At the start of a New Year resolutions are always high on everyone’s agenda and one of the most popular financial resolutions around has consistently been to make more money. This begs the question “to what end?” Does making more money really make you richer or is it a bit more complicated than that?
The following questions attempt to analyze if all it takes to be rich is to make more money.
Do Your Expenses Rise to Meet Your Income?
Scientific minds would understand the theory that matter expands to fill the space around it. Those interested in productivity argue that there is sufficient proof to suggest that there is a tendency for a task to prolong as more time is allotted to it and in finance it is generally accepted that if left unchecked expenses will rise to meet increased income. It is natural to want to get as much as possible so when you earn more money you may immediately find ways to spend it, but this approach doesn’t necessarily mean you are richer in the true sense of the word.

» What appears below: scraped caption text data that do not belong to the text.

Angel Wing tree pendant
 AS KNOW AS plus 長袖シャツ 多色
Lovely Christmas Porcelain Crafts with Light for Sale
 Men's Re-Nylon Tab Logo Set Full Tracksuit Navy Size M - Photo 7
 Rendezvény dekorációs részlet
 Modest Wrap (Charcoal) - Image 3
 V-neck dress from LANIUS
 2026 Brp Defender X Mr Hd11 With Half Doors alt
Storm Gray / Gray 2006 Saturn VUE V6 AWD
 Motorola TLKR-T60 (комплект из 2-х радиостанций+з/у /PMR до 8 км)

Do You Have More Purchasing Power?
Similarly, you may make more money but your increased income may be dwarfed by increases in the general cost of living. For a simple illustration, imagine you earn $1000 a month and it cost you that much to cover your basic living expenses such as food, clothing and shelter.
At the start of the new year you get an increase of $200 but you quickly realize that your living expenses have also increased or kept pace with your nominal increase in salary. In this case you haven’t really become richer even though you make more money.
What About Free Time?
Another element of how rich or poor you feel is enveloped in your quality of life. This can be hard to measure because it is different for everyone but generally the less free time you have available the more stressed you are likely to be and the less you notice any increase in income. This means that not only do you have to factor dollar amounts in your measure of richness, but you also need to consider your feeling of wellness.
Is Your Debt Load Too Heavy?
Related to the concept of expenses rising to meet your new level of income is the idea that excessive debt can actually drain away increases in income. Since debt obligations are not cheap, interest expense, or the cost of facilitating your loans, can make your increase in income negligible. This situation is quite common. For instance, a salary increase may mean you can qualify to borrow a greater amount but maximizing your credit can actually impede your wealth because loans are a negative in the calculation o your overall net worth.
Does It Really Come Down to Net Worth?
Strictly speaking, yes it does. Making more money does not presuppose that you are any richer than you were before the increase. The factors listed above need to be assessed before you can conclude that you are richer because of your increase in income. However, the soft issues are also important. It is possible to feel richer without making more money just by changing your lifestyle or readjusting your priorities.
If you have made making more money a priority for the New Year, it may be worth your while to think about why this is important and what it would really mean. You may realize that you have to supplement this goal with a few others for it to have the impact that you truly desire.